Often, addressing big problems means using a variety of the tools available to us as educators. As the world is shaken by the belligerence of ISIS and the Syrian refugee crisis, as our nation slowly chooses to pay attention to the systemic racism called out by the Black Lives Matter movement, we’ve been called as a school to build multi-faceted curricula to help students unpack what they see in the world around them.   With each of these issues, it’s been through multiple vectors: Morning Meeting and Gathering presentations, evocative identity-focused curricula in the Freshman Seminar program, inventive assignments and reading selections in core courses (most notably the Humanities 1, Humanities 2, American Studies sequence), and thoughtfully-designed elective courses like African-American Women’s Literature, Artist as Activist, and U.S. Foreign Policy.

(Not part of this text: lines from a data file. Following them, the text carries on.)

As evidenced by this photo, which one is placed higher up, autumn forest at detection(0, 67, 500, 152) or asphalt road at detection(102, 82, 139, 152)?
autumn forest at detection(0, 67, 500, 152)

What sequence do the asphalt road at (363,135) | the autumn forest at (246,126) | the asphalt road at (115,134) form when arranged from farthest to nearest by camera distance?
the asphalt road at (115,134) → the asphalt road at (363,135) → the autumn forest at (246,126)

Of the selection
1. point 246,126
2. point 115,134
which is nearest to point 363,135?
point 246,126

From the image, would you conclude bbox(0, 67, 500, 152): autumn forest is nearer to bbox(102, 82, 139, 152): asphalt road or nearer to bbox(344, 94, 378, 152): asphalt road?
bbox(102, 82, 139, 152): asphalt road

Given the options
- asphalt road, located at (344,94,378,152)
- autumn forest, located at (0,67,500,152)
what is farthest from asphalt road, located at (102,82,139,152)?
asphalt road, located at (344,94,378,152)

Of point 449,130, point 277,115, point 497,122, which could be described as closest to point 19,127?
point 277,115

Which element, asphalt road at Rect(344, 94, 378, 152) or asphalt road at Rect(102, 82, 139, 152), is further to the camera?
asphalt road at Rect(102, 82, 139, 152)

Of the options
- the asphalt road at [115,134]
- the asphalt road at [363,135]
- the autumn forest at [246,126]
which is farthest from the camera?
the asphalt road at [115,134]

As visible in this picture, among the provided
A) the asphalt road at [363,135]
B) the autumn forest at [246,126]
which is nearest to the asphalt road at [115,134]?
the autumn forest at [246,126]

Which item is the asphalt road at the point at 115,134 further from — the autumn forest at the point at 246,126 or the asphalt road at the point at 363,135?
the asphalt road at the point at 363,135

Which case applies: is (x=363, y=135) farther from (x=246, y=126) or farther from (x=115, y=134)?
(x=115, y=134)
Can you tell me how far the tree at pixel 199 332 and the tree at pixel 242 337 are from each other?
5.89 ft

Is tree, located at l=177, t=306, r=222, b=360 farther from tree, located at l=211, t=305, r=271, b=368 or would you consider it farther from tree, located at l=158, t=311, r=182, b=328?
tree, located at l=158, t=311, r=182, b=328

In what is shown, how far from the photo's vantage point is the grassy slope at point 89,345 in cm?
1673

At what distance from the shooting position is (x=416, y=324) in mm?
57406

To constantly stay aware of the changing world, to adaptively design curricula to prepare our students for a dynamic world, all while maintaining a personal knowledge of one’s students so as to meet them where – these tasks are hard work, harder by far than those traditionally included in a teacher’s role.  Bay teachers do this work because they are deeply moved by the mission of the school and by the impact they have on our exceptional students. The winter break is a good time for me to reflect upon this not only because of the contemplative nature of this time of year, but also because it’s a time when I hope our teachers get a much-deserved period of rejuvenation. When you next see a Bay teacher, I hope you’ll join me in thanking them for their tireless work in building a school that responsively, thoughtfully, and innovatively prepares students for their roles in a dynamic world.